Records for the exercise:

----

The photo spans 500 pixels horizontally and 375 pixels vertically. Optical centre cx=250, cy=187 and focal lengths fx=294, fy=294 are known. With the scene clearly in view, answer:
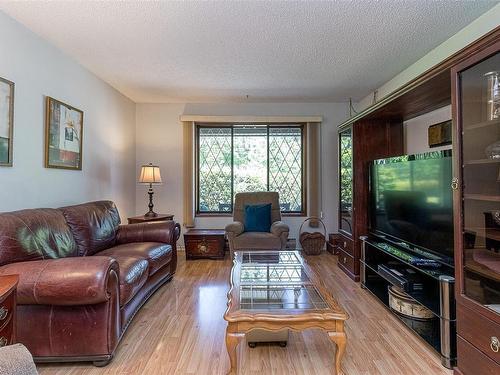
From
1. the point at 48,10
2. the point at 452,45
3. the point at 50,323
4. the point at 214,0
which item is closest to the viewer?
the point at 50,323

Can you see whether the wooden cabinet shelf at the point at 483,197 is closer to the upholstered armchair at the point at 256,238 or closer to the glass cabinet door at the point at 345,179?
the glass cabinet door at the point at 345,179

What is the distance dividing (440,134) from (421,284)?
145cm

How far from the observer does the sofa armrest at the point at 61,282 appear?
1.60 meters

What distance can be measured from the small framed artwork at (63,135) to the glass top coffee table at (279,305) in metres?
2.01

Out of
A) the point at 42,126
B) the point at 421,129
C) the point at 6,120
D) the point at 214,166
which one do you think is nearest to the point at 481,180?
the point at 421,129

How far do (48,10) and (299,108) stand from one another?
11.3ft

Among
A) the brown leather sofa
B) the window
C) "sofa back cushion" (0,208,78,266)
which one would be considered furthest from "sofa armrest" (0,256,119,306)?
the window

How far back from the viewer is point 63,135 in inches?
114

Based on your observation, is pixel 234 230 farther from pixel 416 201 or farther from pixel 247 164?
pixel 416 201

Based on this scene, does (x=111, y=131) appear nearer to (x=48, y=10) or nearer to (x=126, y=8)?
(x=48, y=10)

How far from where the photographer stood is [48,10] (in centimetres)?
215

----

What to produce: Rewrite all of the material above with "the viewer" replaced by "the camera" and everything else unchanged, leaving out the pictures.

Exercise result:
The photo spans 500 pixels horizontally and 375 pixels vertically. Optical centre cx=250, cy=187 and focal lengths fx=294, fy=294 are known. With the scene clearly in view, answer:
From
1. the point at 48,10
2. the point at 452,45
3. the point at 50,323
4. the point at 214,0
which item is closest to the camera?
the point at 50,323

Can you see whether the wooden cabinet shelf at the point at 483,197 is closer to the upholstered armchair at the point at 256,238 or closer to the glass cabinet door at the point at 345,179?
the glass cabinet door at the point at 345,179

What is the distance dividing (440,134) from (421,284)?
145cm

How far from the observer does the sofa armrest at the point at 61,282 appear?
1.60 meters

What distance can be measured from the small framed artwork at (63,135) to the glass top coffee table at (279,305) in metres?
2.01

Out of
A) the point at 42,126
B) the point at 421,129
C) the point at 6,120
D) the point at 214,166
which one do you think is nearest to the point at 481,180?
the point at 421,129

How far do (48,10) and (299,108) stand from one another?
11.3ft

Among
A) the brown leather sofa
B) the window
C) "sofa back cushion" (0,208,78,266)
which one would be considered furthest from "sofa armrest" (0,256,119,306)?
the window

How far back from the camera is point 63,135 in inches?
114

Based on your observation, is pixel 234 230 farther from pixel 416 201 or farther from pixel 247 164?
pixel 416 201

Based on this scene, does (x=111, y=131) appear nearer to (x=48, y=10) or nearer to (x=126, y=8)?
(x=48, y=10)

How far from where the photographer stood is [48,10] (in centimetres)?
215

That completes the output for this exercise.